Systemic Risk. An efficient and effective wholesale payments system is essential to ensure liquidity for the securities market, handle rapidly changing dealer positions, and meet margin requirements for future and options markets. Two challenges Prati and Schinasi cite for the EMU’s systemic risk management will be reaping the full benefits of its new “Target” payments system, which links nationally based real-time gross settlements systems, and ensuring that supervisory and lender-of-last-resort functions are clearly attributed so that crises can be effectively prevented and managed.

Implications for Banking Sector

The introduction of the euro and the creation of the EMU will provide incentives for broader, deeper, and more liquid private securities markets that, in turn, will stimulate competition for market shares long held by domestic universal banking institutions. Expanded capital markets and greater volumes of investable funds should intensify’ cross-border competition and spark incentives to acquire firms that have expertise in managing specialized assets. Deeper European capital markets and the possible creation of a single capital market will, according to Prati and Schinasi, encourage smaller firms to take advantage of direct access to securities markets. This will stimulate competition with banks and could hasten the ongoing disintermediation in European banking markets. In this environment, say the authors, credit evaluation and local market underwriting skills become extremely valuable.

At the wholesale banking level, the advent of a single currency will lift one of the few remaining barriers to global competition. Only financial institutions with ample capital, resources, and geographic reach are expected to be able to meet the needs of large multinational firms and good-sized companies with international operations. There will be much greater scope for restructuring and consolidation at the retail level, but traditionally more resistance as well. European banking is, the authors observe, “overbanked” at the retail and local levels. Banks are overstaffed, and services are provided at noncompetitive prices. The sector has weathered deregulation, the abolition of capital controls, and the single market initiative, but in the face of lowered net interest margins and declining bank profits (see table, page 222), it has largely remained impervious to pressures that have led to increased efficiencies elsewhere—notably in the United States.

The question, observe Prati and Schinasi, is whether the retail sector will remain sheltered from the competition that the euro and EMU can unleash. If retail banking does confront the stepped-up competition, it is reasonable to expect further mergers of small and medium-sized domestic institutions, more electronic banking, more efficient services, and customer access to regional, international, and global markets. But major progress, caution the authors, will depend upon structural changes to address labor market rigidities, public ownership structures, and other constraints.

Euro and International Capital Flows

With the euro and EMU, the size and pattern of capital flows to and from the euro zone will change, as will the allocation of international portfolios. Three elements are expected to drive these changes: the strength and stability of the euro, the role of euro in the international monetary system, and the future depth and liquidity of EL’ financial markets.

The role of the euro in the international monetary system will be determined largely by its strength and stability relative to the U.S. dollar and the yen and by its share in trade and payment flows.

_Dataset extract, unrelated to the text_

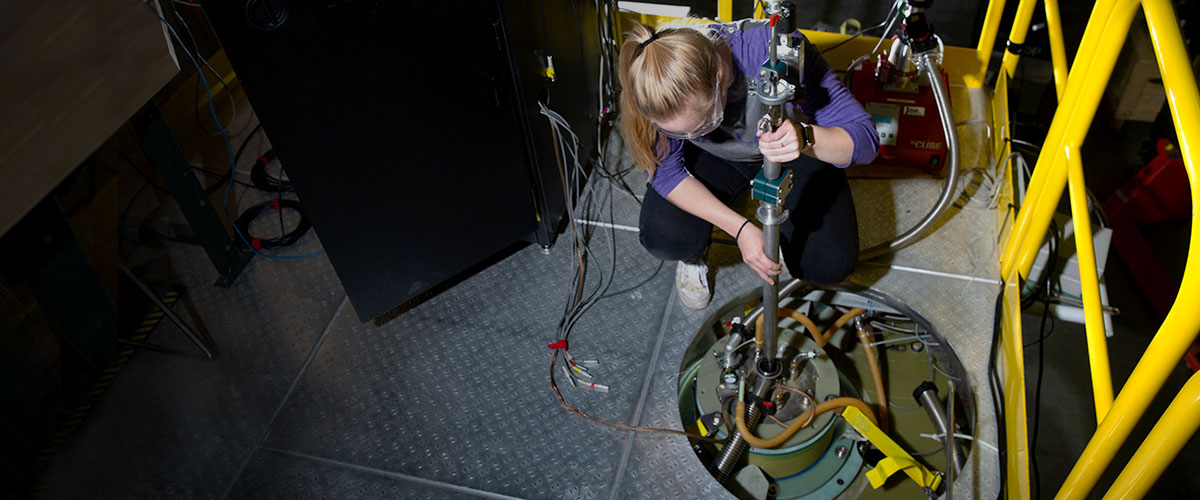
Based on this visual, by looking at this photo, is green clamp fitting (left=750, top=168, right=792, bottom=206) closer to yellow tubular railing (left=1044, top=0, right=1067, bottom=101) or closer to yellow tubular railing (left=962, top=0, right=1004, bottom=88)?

The independent status of the ECB and its mandate to pursue price stability bode well for the euro’s future. Outside the euro zone, shifts in international official reserves into euros are likely to be influenced by the euro’s future role in foreign exchange markets, the liquidity of the euro treasury bill market, and the stability and diversification benefits of the euro. As KU financial markets become more integrated, the euro treasury bill market could offer an attractive alternative to central bank holdings of U.S. Treasury bills.

It is private—not official—entities, however, that are likely to be the major sources of flows. Private flows are expected to be influenced by the size, depth, and liquidity of euro capital markets and the relative diversification benefits of the new currency. The attractiveness of the European market will hinge on the extent and speed of integration of the European government bond markets and the emergence of a single euro government bond market.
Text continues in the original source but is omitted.